### Dataset extract
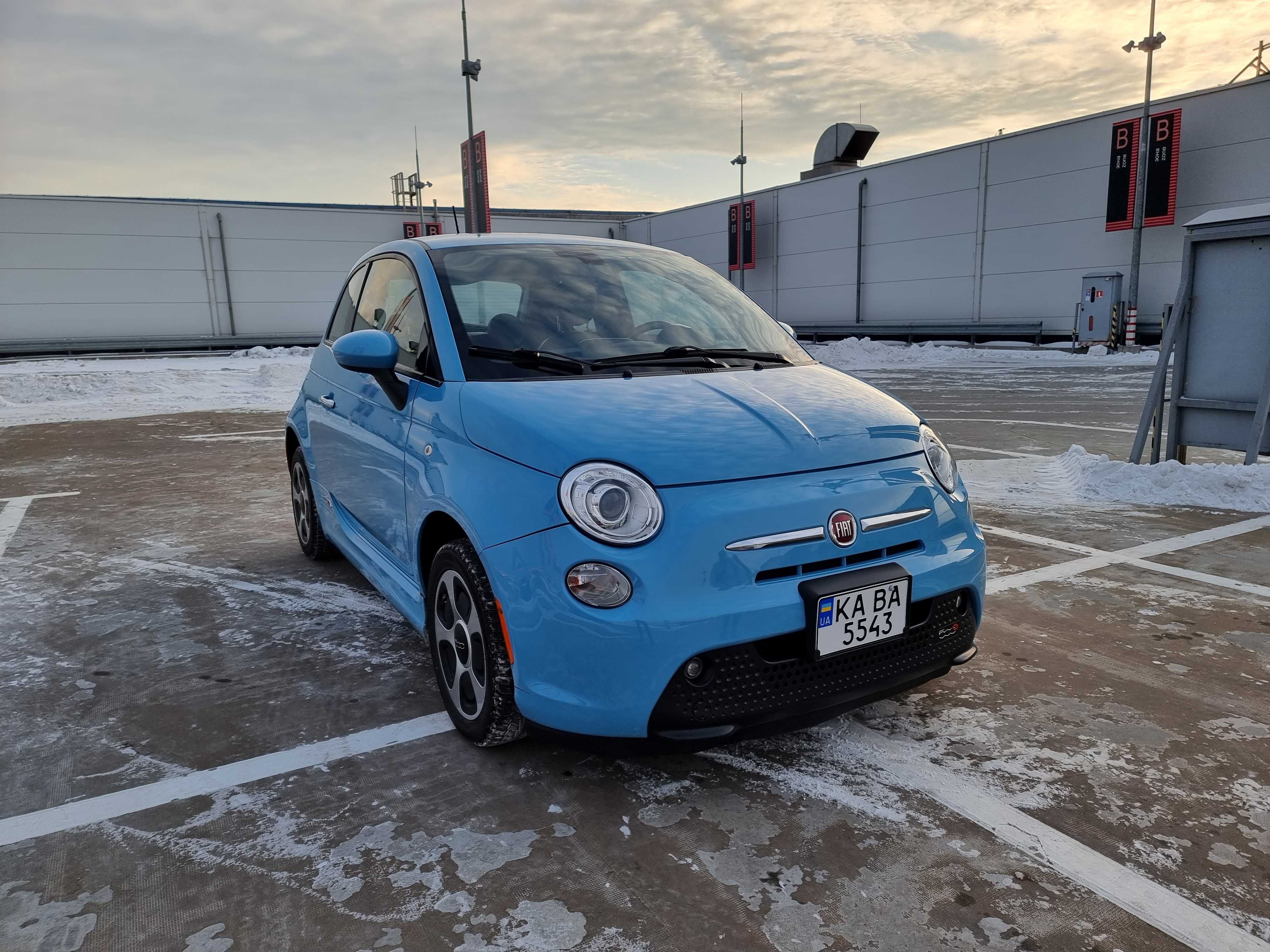 FIAT 500e електричний 2017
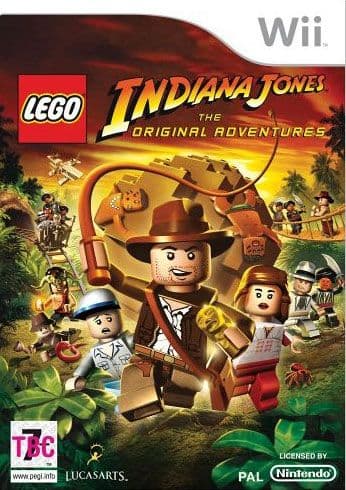 LEGO Indiana Jones The Original Adventure - Nintendo Wii (brugt)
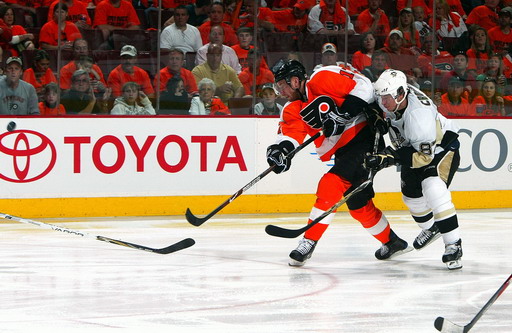 Sidney Crosby, Jeff Carter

### Brief
Transcribe everything above exactly. Do not include the pictures.

### Result of the task
 FIAT 500e електричний 2017
 LEGO Indiana Jones The Original Adventure - Nintendo Wii (brugt)
 Sidney Crosby, Jeff Carter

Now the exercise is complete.